Ia pun berhitung, ada berapa pasien penyakit berat di luar sana yang bisa terbebas dari nyeri dan kejang seandainya kita tidak serta-merta membenci hal yang sebenarnya kurang kita pahami seperti ganja misalnya.
Islam tidak sepenuhnya menolak pemanfaatan psikotropika dan narkotika untuk kepentingan medis kan? Sfeir beretorika. Ada berapa banyak rumah sakit di Jazirah Arab yang menggunakan opioid sebagai pereda nyeri dan psikotropika untuk anestesi? Padahal menurutnya, kalau hanya menilai dari potensi psikoaktifnya (membuat mabuknya) saja, morfin dan obat-obatan anestesi untuk keperluan operasi semuanya adalah haram.
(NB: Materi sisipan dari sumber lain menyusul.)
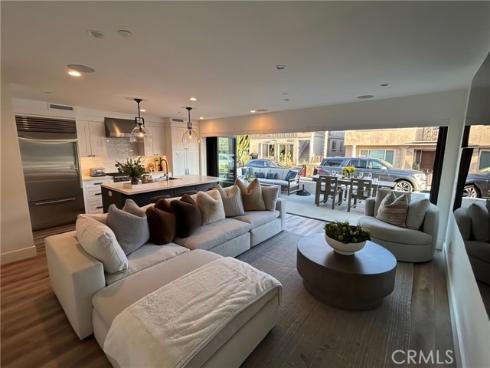 115 41st Street, Newport Beach, CA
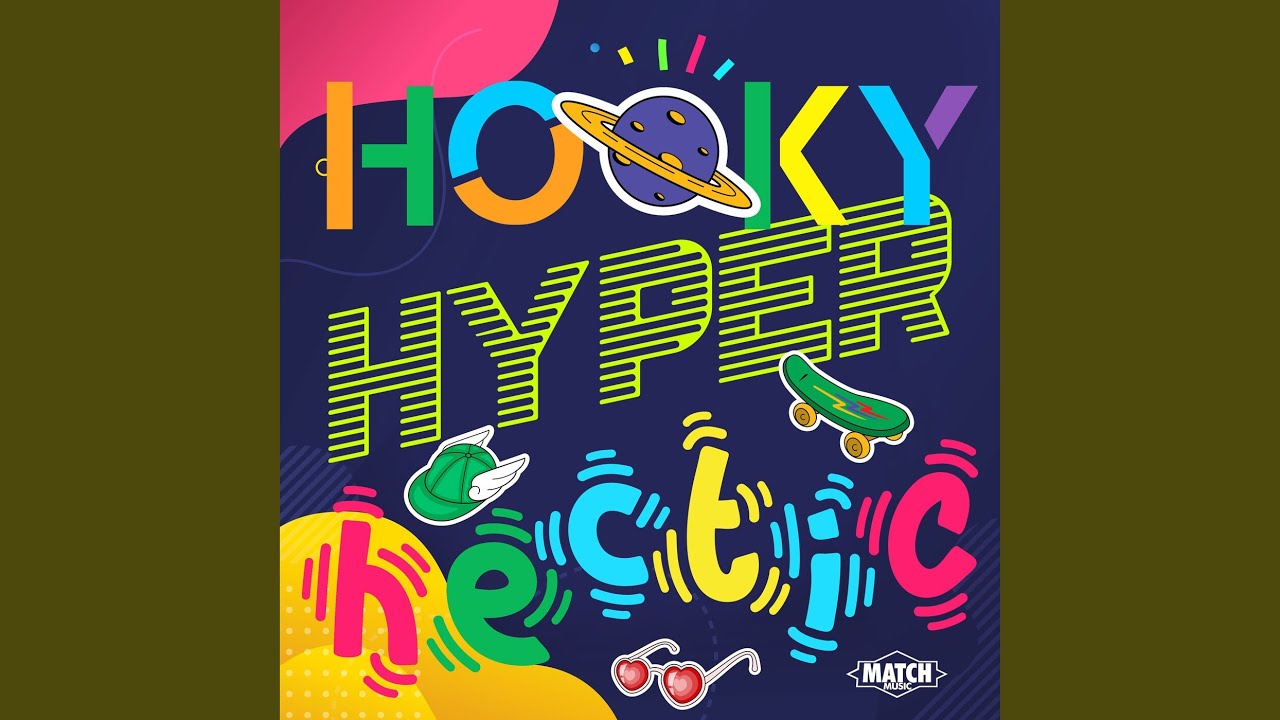 Watch Press Start to Join on YouTube Watch Press Start to Join on YouTube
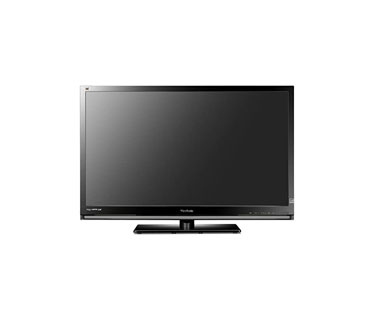 TELEVISOR KTC 32 PULGADAS SMART/D-LED/HD (32D15)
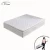 Import Primo 8.2 inch pillow top kasur hotel soft foam bonnell spring mattress with pillow top matratze colchones king size from China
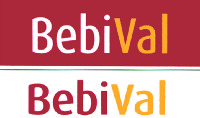BebiVal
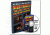 Gun Video DVD - Night Master - Low Light Shooting Techniques X0143D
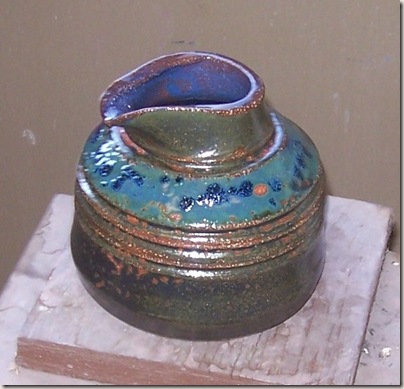 rmrisch_pitcher_001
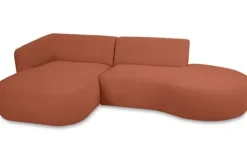 Discount Loungebank Morgana Ronde Banken|Loungebanken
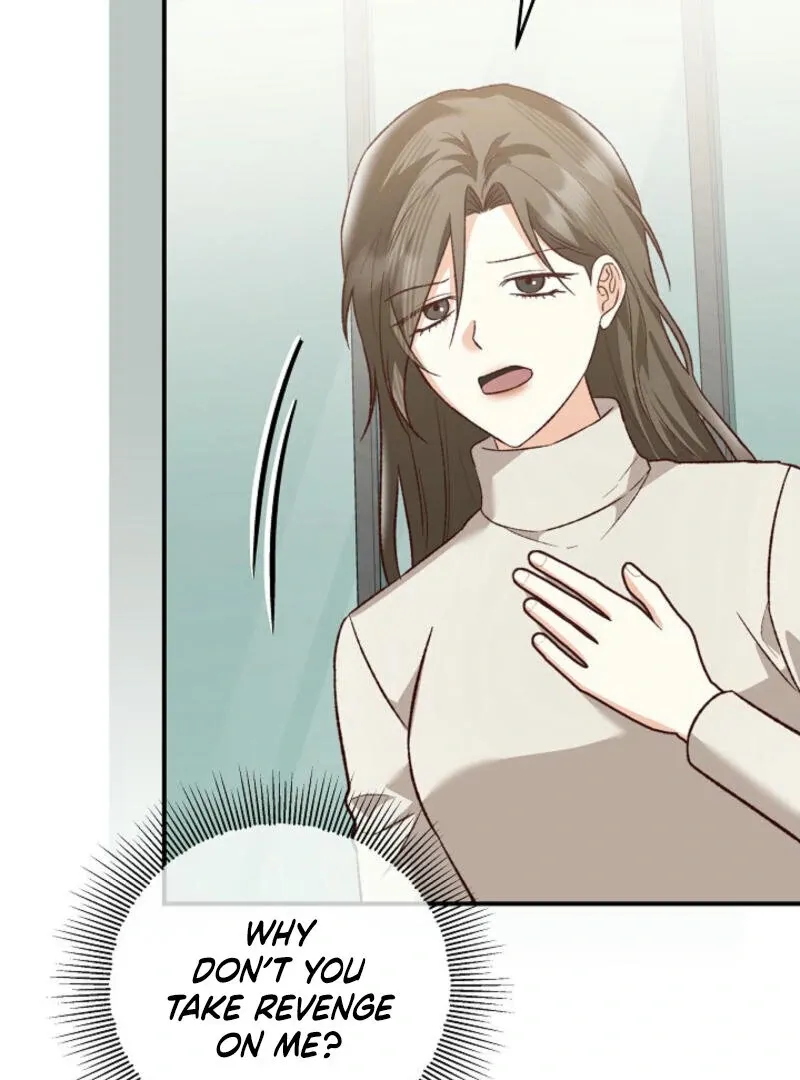Another Tonight Chapter 16 Online - página 100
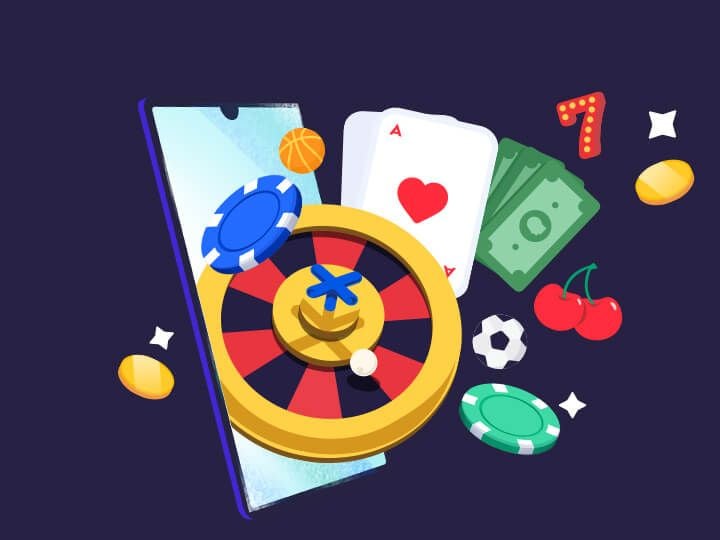Betting Apps Featured Image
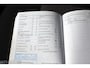 Volkswagen Polo 1.2 TDI BlueMotion Trendline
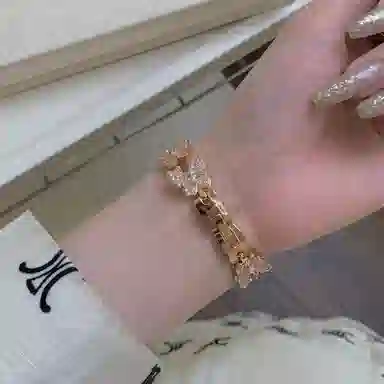 gt5gt4watchgt5prowatch4gt3gt2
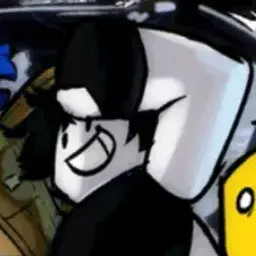 Profile image of ツータイム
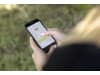 SmartCoop WLAN-Modul für Geflügelställe, 70620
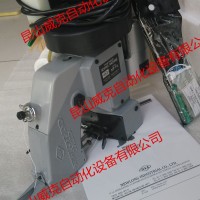 NEWLONG NP-7A縫包機(jī)NP-7A編織袋縫包機(jī)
Tapi, tambahnya, sudut pandangnya akan jauh berbeda bila yang dinilai adalah potensi medisnya. Maka menurutnya, dengan prinsip yang sama, masyarakat Arab sebetulnya bisa memberi kesempatan bagi pemanfaatan potensi pengobatan ganja untuk berbagai macam penyakit.
Lantas Sfeir menyitir sejarah, bahwa ganja sebetulnya sudah dikenal bangsa Arab dan peradaban Islam sejak lama. Ia pun menyebut nama Ibnu Sina alias Avicenna, penyusun ensiklopedia kedokteran The Canon of Medicine (1025). Dalam ensiklopedia itu dinyatakan bahwa ganja adalah pengobatan yang efektif untuk asam urat, edema, luka menular, dan sakit kepala parah. Karyanya ini diakui dan diamalkan oleh praktisi pengobatan Barat selama berabad-abad.
Menurutnya, pandangan negara-negara Arab terhadap ganja sayangnya hanya mengekor kebijakan “perang terhadap narkoba” yang dicanangkan AS pada 1971. Tidak ada bukti-bukti ilmiah yang sahih mengenai ganja dan tanaman obat lain untuk mendukung kebijakan perang tersebut.
Hingga kini, kebijakan ganja di banyak negara Arab masih menyatakan kalau zat yang terkandung dalam tanaman itu tidak memiliki manfaat medis dan berbahaya. Padahal sejak 2 Desember 2020, PBB telah menghapus ganja dari daftar zat berbahaya yang tidak punya manfaat medis sama sekali.
Malik Sfeir percaya, masyarakat Arab khususnya, hanya perlu diyakinkan dengan data serta referensi ilmiah soal manfaat pengobatan ganja. Ia pun menambahkan, bila negara mengizinkan pemanfaatan ganja untuk pengobatan, maka prasyaratnya adalah regulasi yang ketat yang akan meruntuhkan peredaran gelap ganja tanpa jaminan mutu yang selama ini dikuasai oleh sindikat kejahatan.
Sekali lagi ia menegaskan, ganja untuk pengobatan merupakan persoalan kemanusiaan dan sama sekali tidak ada hubungannya dengan ajaran Islam.